The saga of Albania’s ‘anti-defamation’ package continues, as answers are still being sought whether the law will be passed or not.
In March of this year, MEPs David Lega and Michael Gahler asked EU Commissioner for Neighbourhood and Enlargement Oliver Varhelyi about the status of the law and what the Commission’s standpoint was on the law in relation to Albania’s EU accession bid.
If adopted, the amendments would bring all online media under the direct control of the Audiovisual Media Authority (AMA), a board of government appointees. They would have the power to block, fine, and even potentially close any sites they deem have violated vague laws on hate speech, fake news, and causing panic.
The MEPs’ questions state:
“We were therefore pleased to see the Council state in its conclusions of 25 March 2020 that Albania must revise the proposal before the first intergovernmental conference and that ‘amending the medial law in line with the Venice Commission remain important priorities.”
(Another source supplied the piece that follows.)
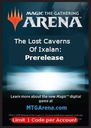 Код кода MTG Arena Код бустеров «Затерянные пещеры Иксалана 6» @@@@@
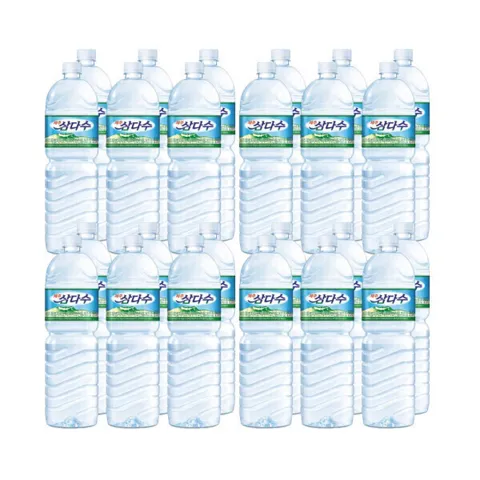 (타임딜)삼다수 2L 24펫 (유라벨/무라벨 랜덤발송)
They also note that these changes have not been made, and proceed to ask why Varheyi insists that all criteria for the first intergovernmental conference have been met.
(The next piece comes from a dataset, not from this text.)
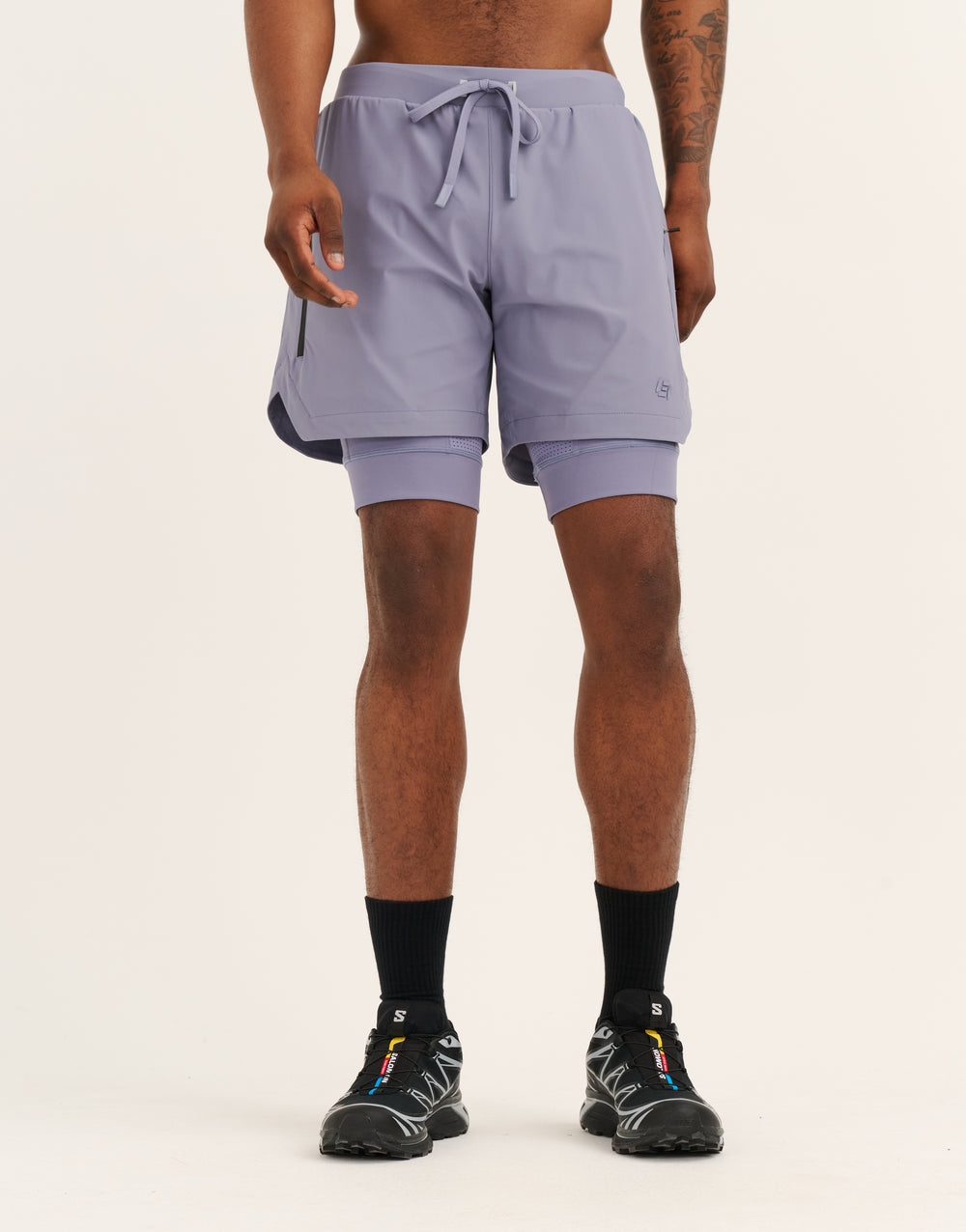 Performance Shorts - Dusty Blue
“How can the Council conclusions – as well as the Copenhagen criteria of freedom of expression – be considered fulfilled when the Venice Commission recommendation has not yet been implemented?” it queries.
Over five months later, Varhelyi provided his answer. He claimed that contrary to what was written in the 2020 report, “amending the media law in line with the Venice Commission recommendations was not set in the March 2020 Council Conclusions as a condition for holding the first Inter-Governmental Conference, but rather considered an important priority for follow-up.”
He continued that representatives from the government have “publicly committed” to ensuring that any new media legislation would be in line with the VC recommendations. Varhelyi then states that the government “indicated” they had reconsidered the adoption of the draft law. He didn’t mention the fact that it’s still on the agenda of parliament.
Varhelyi concludes his answer by stating that the Commission has “taken note of Albanian authorities’ decision not to change the law in a way incompatible with international standards,” adding they will continue to monitor the media freedom situation in the country.
Before the dissolution of parliament, the ruling Socialist Party, which held a majority after the opposition resigned their mandates in 2019, voted in Prime Minister Edi Rama’s ex-Director of Communications as the head of AMA, the body that under the anti-defamation package would implement the new provisions.
This violates several VC recommendations, including stipulations in Albanian law that appointees to the AMA board be independent and free from political influence.
The government proceeded with the appointment, despite calls from the EU, media organizations, and local and international stakeholders to wait until the new parliament, complete with an opposition, convenes in September.